• EXERCISE DESCRIPTION:
A picture-free, exact transcript of the entries below is required.

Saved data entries
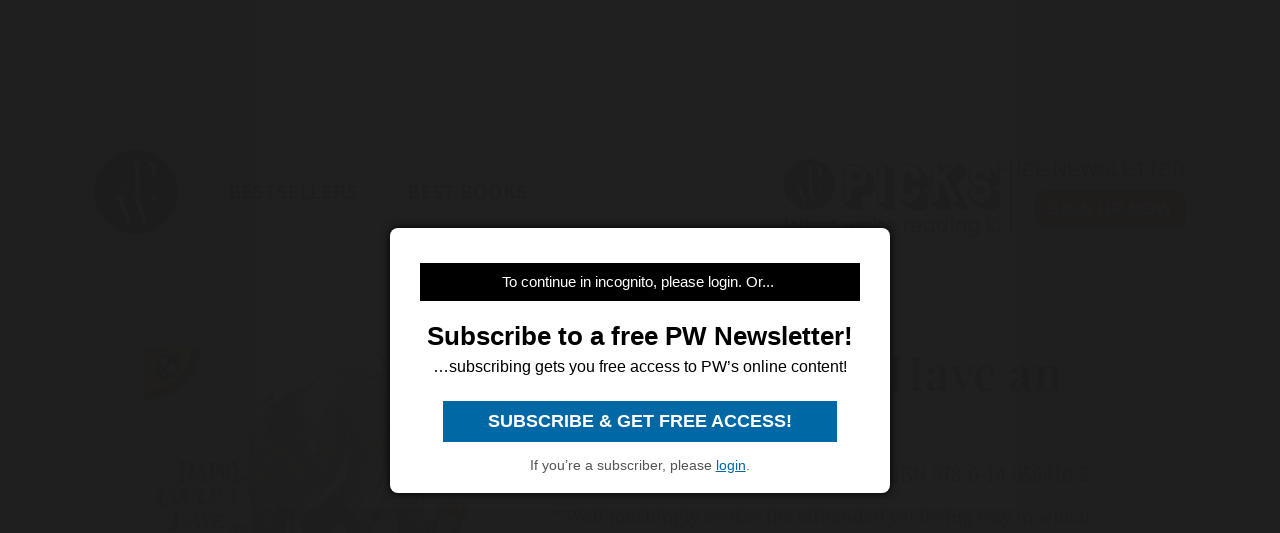

--- FILE ---
content_type: text/html; charset=utf-8
request_url: https://www.google.com/recaptcha/api2/aframe
body_size: 270
content:
<!DOCTYPE HTML><html><head><meta http-equiv="content-type" content="text/html; charset=UTF-8"></head><body><script nonce="8T6lwNsZ27RvZ0BBvGOkYw">/** Anti-fraud and anti-abuse applications only. See google.com/recaptcha */ try{var clients={'sodar':'https://pagead2.googlesyndication.com/pagead/sodar?'};window.addEventListener("message",function(a){try{if(a.source===window.parent){var b=JSON.parse(a.data);var c=clients[b['id']];if(c){var d=document.createElement('img');d.src=c+b['params']+'&rc='+(localStorage.getItem("rc::a")?sessionStorage.getItem("rc::b"):"");window.document.body.appendChild(d);sessionStorage.setItem("rc::e",parseInt(sessionStorage.getItem("rc::e")||0)+1);localStorage.setItem("rc::h",'1769037486689');}}}catch(b){}});window.parent.postMessage("_grecaptcha_ready", "*");}catch(b){}</script></body></html>

--- FILE ---
content_type: application/javascript; charset=utf-8
request_url: https://fundingchoicesmessages.google.com/f/AGSKWxXD4EwwNdBRnXAJO5W1vLvnmu_kOcgs8bT_8SKcJPpiLpowU5CPwz3HdKg6xsQQF2na2L98EenM-wQ4x0CU9kx5bN2K03jOSc729du3cR9XrzVeZF1Y0fob8OFLbSrfZatgfPYruxFlAd9hT5TVdSqa21OKogzg-Ix5FI5ff_19zYcAk9jSEzHSkuKS/_?adformat=/templates/adv_-ad3._ad640._web-advert.
body_size: -1290
content:
window['a687cae0-651a-4450-a246-ca3e4fd2fc64'] = true;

• EXERCISE ANSWER:
--- FILE ---
content_type: text/html; charset=utf-8
request_url: https://www.google.com/recaptcha/api2/aframe
body_size: 270
content:
<!DOCTYPE HTML><html><head><meta http-equiv="content-type" content="text/html; charset=UTF-8"></head><body><script nonce="8T6lwNsZ27RvZ0BBvGOkYw">/** Anti-fraud and anti-abuse applications only. See google.com/recaptcha */ try{var clients={'sodar':'https://pagead2.googlesyndication.com/pagead/sodar?'};window.addEventListener("message",function(a){try{if(a.source===window.parent){var b=JSON.parse(a.data);var c=clients[b['id']];if(c){var d=document.createElement('img');d.src=c+b['params']+'&rc='+(localStorage.getItem("rc::a")?sessionStorage.getItem("rc::b"):"");window.document.body.appendChild(d);sessionStorage.setItem("rc::e",parseInt(sessionStorage.getItem("rc::e")||0)+1);localStorage.setItem("rc::h",'1769037486689');}}}catch(b){}});window.parent.postMessage("_grecaptcha_ready", "*");}catch(b){}</script></body></html>

--- FILE ---
content_type: application/javascript; charset=utf-8
request_url: https://fundingchoicesmessages.google.com/f/AGSKWxXD4EwwNdBRnXAJO5W1vLvnmu_kOcgs8bT_8SKcJPpiLpowU5CPwz3HdKg6xsQQF2na2L98EenM-wQ4x0CU9kx5bN2K03jOSc729du3cR9XrzVeZF1Y0fob8OFLbSrfZatgfPYruxFlAd9hT5TVdSqa21OKogzg-Ix5FI5ff_19zYcAk9jSEzHSkuKS/_?adformat=/templates/adv_-ad3._ad640._web-advert.
body_size: -1290
content:
window['a687cae0-651a-4450-a246-ca3e4fd2fc64'] = true;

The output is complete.